A hack on privacy coin Monero’s official website yesterday let users download a malicious version of one of its wallets.
“The Monero website is a common target for attack, and this is the first time that it was compromised,” Justin Ehrenhofer, Organizer of Monero’s Malware Response Workgroup, told Decrypt.
Monero’s Ehrenhofer said that volunteer security researchers have found code that sends the Monero mnemonic seed, which contains private keys, to the hacker’s server. The hacker could then use this information to drain funds from victims’ wallets.
In addition, researchers have found suspicious activities related to remote-access, which Ehrenhofer says “indicates that the attacker may have access the filesystem and the ability to perform other actions.”
Monero said that the issue lasted 35 minutes—“a likely estimate of the total time it was compromised within this window based on user feedback and some initial results,” said Ehrenhofer.
Monero advised potentially compromised users—those who downloaded the command-line-interface wallet between 2:30 AM UTC and 4:30 PM UTC yesterday—and whose binary hashes don’t match the official ones—to transfer funds out of all wallets opened to a safe version of the Monero wallet.
Downloads now come from a safe, fallback source, Monero said.
In an interview with Decrypt, Dark.Fail—a pseudonymous cybersecurity researcher and the owner of a site that tracks how long sites hosted on Tor stay online—said that users with compromised wallets face risks, including de-anonymizing user IP addresses, having keystrokes logged by attackers, or further infecting their computers.
Dark.Fail said Monero should have come clean about the hack sooner: “They did not post any warnings to their website [until 14 hours after announcing the breach on Reddit], the very place this malware was distributed. They chose instead to announce this breach to the small subset of their users that happen to follow them on Reddit, or on Twitter.”

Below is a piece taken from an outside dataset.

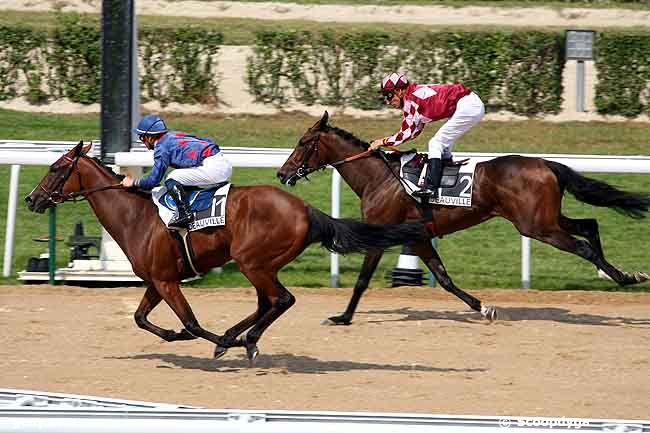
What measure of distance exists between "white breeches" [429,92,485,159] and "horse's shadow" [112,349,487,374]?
5.79 feet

“If an official website says download something, people will download it. Arguing that people should check hashes or compile their own code, while technically true, completely alienates non-technical users,” they added.
Ehrenhofer said that Monero’s notifications reached hundreds of thousands through social media, but admitted “we should have immediately started working on a notification on the main website, and we should have sent an email to the Monero-announce mailing list.”
Still, Dark.Fail said too many questions remain: “How did this happen? What access controls are in place? Who has access to Monero's servers? How hard is it to upload a malicious executable in place of the official one?”
Ehrenhofer said the box running the server was locked down with industry-leading file integrity monitoring and that when researchers complete their audit, answers will be forthcoming. Monero has organized a meeting on Friday post to discuss how to handle future emergencies. It will no doubt be a busy one.